Jude stands up and uses his boot to roll me off the mattress onto the floor. After listening to him wrestle with the sheets for a minute, I sit up and help him make the bed in silence. It looks like a hack job, with me not knowing how to do it right and him not caring, but at least it will be warm.
When Jude looks up from struggling to put a duvet inside a duvet cover, he catches me scanning the room for where he hid the gun. “Hey.”
Fuck, I can’t take it when he calls to me like that. Like I’m some kind of fucking dog, but his best, most perfect dog. I try not to meet his stare, but I can’t help it. “How many nights have you barely slept?” he asks, giving up and throwing the duvet on the bed without the cover.

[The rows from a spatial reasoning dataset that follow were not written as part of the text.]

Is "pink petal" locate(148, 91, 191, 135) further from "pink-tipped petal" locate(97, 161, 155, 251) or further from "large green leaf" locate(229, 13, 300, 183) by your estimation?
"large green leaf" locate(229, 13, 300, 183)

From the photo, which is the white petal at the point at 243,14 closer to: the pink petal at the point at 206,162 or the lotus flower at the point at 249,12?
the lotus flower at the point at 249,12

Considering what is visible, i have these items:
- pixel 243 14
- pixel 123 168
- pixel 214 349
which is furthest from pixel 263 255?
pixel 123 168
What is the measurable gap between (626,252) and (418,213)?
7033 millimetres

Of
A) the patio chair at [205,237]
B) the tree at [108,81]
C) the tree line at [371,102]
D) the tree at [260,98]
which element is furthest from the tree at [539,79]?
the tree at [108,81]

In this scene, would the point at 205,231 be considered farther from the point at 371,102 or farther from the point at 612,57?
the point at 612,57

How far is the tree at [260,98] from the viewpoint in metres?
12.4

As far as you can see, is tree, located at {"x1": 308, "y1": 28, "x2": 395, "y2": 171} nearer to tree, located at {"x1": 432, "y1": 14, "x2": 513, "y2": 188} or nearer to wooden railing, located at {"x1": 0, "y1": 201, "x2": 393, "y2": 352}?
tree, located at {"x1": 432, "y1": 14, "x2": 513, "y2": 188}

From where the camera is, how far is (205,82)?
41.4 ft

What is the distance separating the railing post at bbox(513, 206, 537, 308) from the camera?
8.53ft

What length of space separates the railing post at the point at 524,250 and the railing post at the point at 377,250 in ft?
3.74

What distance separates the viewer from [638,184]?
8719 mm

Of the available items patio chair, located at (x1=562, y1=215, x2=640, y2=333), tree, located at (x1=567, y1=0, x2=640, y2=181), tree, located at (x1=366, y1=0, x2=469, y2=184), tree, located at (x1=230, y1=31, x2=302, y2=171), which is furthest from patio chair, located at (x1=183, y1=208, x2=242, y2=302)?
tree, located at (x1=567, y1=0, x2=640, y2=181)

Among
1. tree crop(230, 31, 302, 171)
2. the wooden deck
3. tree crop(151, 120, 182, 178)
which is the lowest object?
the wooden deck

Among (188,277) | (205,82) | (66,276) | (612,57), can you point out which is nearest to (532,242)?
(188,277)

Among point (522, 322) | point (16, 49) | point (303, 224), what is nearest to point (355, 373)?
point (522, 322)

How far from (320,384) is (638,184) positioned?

I count back three nights before I lose track and shrug.
“Yeah. You’re buzzing. You need to settle down.”
“Can you seriously be calm after today?”
He sighs deeply and flops down on his ass in the middle of the mattress. “We need rest.” When I point at my face, like exactly how restful do I look right now?, he gestures at the 98” television looming over the empty fireplace. “You got a remote for that thing?”
“If you tell me where you put the gun.” I don’t even know if I’m joking or not, but when he doesn’t answer I point toward a drawer in the coffee table he just massacred and watch him wrestle it open.
We’re lucky that the absurd amount of broken glass we’ve created in the last hour is all on the opposite side of the room from the bed.
“Take it from the king of not sleeping,” he comments drily, “watching TV helps. Just shut up and sit down.”
I watch him turn on the TV and flip through channels over and over at the same annoying pace he uses with the radio.
Tired of watching commercials flick by at light speed, I search through the backpack I brought from home for a t-shirt and joggers to change into.
By the time I come back and sit down, Jude has settled on something I vaguely recognize.
I think it’s called Friends. We never watched television at Carrick.
Grandfather was the snobbish chess and cognac type, my mother went to bed early, and the other two were too busy being assholes.